> _Texte de la page_
=======
2/ Penser inter-opérabilité

  1. Définir et imposer des standards dans tous les cahiers des charges des éditeurs ou opérateurs afin de faciliter le transfert et l’utilisation de données et permettant ainsi de mettre en place les conditions d’une véritable inter-opérabilité
  2. Développer des API favorisant la multiplication des échanges de données, les «  dialogues » entre applications et solutions logicielles, l’open data, ce qui contribuera à animer la dynamique de l’éco système numérique et favoriser l’émergence de nouveaux services comme l’essor de jeunes pousses.
  3. Privilégier les solutions Open Source et les logiciels libres

Développer des API favorisant la multiplication des échanges de données, l’es dialogues entre applications et solutions logicielles, l’open data et alimenter dynamique de l’éco système numérique et favoriser l’émergence de nouveaux services et l’essor de jeunes pousses.

3/ Penser usages

  1. Proposer des alternatives , respectueuses des données personnelles et des règles relatives à la souveraineté numérique, aux applications utilisés durant le confinement : visioconférences, messagerie collaboratives … Encore faut il, que les nouvelles solutions soient adaptées aux usages, c’est un beau challenge qualitatif à mener.
  2. Ne pas se limiter aux seuls outils. Intégrer une nouvelle application dans un process multi dimensionnel , nécessite de prendre en compte : accompagnement humain, usages, postures …,
  3. Ne pas sous estimer la difficulté de développer des « solutions lourdes » (usines à gaz) qui nécessitent un déploiement « industriel » souvent complexe, chronophage et couteux en ressources logistiques ou humaines. Si la scalabilité est une phase déterminante, elle est plus que délicate et nécessite bien des ressources
  4. Assurer dans les collectivités et services de l’état la formation de référents aux usages numériques permettant de faciliter le déploiement et la mise en œuvre de futurs projets de services dans leur globalité et leur complexité, tant faire simple est souvent difficile.
=======
> _Données fournies_
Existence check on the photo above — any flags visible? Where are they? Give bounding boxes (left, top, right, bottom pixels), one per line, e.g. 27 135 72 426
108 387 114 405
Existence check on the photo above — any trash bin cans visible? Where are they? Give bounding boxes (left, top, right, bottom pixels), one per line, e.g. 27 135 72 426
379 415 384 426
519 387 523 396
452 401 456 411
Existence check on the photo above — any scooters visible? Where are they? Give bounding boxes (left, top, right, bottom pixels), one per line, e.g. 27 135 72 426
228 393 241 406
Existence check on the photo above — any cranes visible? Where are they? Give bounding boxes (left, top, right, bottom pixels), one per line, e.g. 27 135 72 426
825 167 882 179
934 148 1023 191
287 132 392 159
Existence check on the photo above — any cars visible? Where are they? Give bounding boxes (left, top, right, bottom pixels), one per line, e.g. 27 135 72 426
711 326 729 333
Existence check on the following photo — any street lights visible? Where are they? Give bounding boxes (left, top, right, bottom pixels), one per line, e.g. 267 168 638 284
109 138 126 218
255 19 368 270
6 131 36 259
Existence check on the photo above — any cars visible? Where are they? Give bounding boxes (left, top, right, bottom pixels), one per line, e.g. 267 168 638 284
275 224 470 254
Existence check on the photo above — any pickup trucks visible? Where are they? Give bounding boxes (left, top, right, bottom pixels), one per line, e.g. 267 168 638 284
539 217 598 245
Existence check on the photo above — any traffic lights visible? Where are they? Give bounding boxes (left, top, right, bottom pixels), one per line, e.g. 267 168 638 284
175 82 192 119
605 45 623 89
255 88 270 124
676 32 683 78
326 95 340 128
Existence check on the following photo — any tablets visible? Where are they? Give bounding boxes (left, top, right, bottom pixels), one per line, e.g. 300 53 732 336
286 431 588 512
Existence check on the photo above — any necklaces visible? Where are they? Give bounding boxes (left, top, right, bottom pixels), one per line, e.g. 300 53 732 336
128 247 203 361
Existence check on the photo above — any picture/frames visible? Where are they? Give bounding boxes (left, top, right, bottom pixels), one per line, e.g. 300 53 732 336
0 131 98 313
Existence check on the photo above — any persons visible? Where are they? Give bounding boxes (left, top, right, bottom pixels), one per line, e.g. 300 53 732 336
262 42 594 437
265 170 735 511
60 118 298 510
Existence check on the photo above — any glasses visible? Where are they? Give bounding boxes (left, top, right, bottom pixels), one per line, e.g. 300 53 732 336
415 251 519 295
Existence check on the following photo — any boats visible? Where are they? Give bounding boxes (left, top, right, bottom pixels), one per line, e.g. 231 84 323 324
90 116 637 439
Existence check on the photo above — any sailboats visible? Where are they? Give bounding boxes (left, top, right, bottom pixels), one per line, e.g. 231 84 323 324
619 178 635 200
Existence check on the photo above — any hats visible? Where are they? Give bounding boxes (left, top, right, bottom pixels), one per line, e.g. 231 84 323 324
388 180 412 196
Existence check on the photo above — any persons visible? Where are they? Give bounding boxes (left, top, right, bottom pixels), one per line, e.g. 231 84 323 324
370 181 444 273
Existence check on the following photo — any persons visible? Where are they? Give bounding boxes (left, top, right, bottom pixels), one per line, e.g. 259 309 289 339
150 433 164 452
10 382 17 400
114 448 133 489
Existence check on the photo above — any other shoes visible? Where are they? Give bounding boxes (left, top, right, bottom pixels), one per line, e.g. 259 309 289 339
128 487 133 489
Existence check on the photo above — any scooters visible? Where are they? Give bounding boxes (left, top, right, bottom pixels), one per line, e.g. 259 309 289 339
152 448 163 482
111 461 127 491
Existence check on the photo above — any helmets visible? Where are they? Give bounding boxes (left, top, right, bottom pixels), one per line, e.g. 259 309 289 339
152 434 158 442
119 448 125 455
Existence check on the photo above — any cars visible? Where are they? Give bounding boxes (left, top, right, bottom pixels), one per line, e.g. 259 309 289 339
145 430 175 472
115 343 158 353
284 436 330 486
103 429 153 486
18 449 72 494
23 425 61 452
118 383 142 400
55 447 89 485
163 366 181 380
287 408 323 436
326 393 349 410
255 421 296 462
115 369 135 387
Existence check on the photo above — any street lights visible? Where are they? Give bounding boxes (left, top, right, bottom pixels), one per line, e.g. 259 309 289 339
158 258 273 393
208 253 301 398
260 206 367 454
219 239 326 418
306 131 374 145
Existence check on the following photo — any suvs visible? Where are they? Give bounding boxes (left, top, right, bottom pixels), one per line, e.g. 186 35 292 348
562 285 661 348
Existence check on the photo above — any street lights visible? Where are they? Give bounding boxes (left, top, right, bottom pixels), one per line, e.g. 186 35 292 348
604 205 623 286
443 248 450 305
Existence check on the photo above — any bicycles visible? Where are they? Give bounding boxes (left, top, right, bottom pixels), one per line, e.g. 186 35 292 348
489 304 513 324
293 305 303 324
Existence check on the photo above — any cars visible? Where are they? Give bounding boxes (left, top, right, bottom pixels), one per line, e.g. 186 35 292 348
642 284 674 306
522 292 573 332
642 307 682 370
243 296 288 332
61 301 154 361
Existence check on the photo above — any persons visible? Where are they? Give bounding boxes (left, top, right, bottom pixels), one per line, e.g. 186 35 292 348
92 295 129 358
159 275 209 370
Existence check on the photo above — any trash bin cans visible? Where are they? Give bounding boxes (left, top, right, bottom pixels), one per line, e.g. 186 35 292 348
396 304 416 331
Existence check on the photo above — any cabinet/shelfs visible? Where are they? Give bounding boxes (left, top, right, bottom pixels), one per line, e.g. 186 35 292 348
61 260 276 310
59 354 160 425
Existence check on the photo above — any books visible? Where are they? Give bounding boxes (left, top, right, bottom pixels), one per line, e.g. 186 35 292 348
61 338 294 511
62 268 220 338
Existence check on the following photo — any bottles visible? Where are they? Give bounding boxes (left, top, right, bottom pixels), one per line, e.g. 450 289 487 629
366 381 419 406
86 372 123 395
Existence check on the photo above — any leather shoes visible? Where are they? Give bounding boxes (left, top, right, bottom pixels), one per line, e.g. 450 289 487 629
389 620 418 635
=======
> _Objectif 1_
D'après le texte sur l'interopérabilité et les usages numériques, quelles solutions faut-il privilégier ?
> _Objectif 2_
Réécrivez le passage du texte sur l'interopérabilité et les usages numériques commençant par « 3. Privilégier les » et se terminant par « et l’essor de jeunes pousses. », en remplaçant « logiciels libres » par « logiciels à code ouvert ».
> _Objectif 3_
Indiquez si chacune des affirmations suivantes concorde avec le texte sur l'interopérabilité et les usages numériques. (a) Le texte recommande d'imposer des standards dans les cahiers des charges des éditeurs ou opérateurs. (b) Le texte présente la scalabilité comme une phase facile. (c) Le texte prévoit la formation de référents aux usages numériques uniquement dans les entreprises privées.

> _Réponse attendue 1_
Il faut privilégier les solutions Open Source et les logiciels libres.

> _Réponse attendue 2_
3. Privilégier les solutions Open Source et les logiciels à code ouvert

Développer des API favorisant la multiplication des échanges de données, l’es dialogues entre applications et solutions logicielles, l’open data et alimenter dynamique de l’éco système numérique et favoriser l’émergence de nouveaux services et l’essor de jeunes pousses.

> _Réponse attendue 3_
(a) Oui : « Définir et imposer des standards dans tous les cahiers des charges des éditeurs ou opérateurs ».
(b) Non : « elle est plus que délicate et nécessite bien des ressources ».
(c) Non : « Assurer dans les collectivités et services de l’état la formation de référents aux usages numériques ».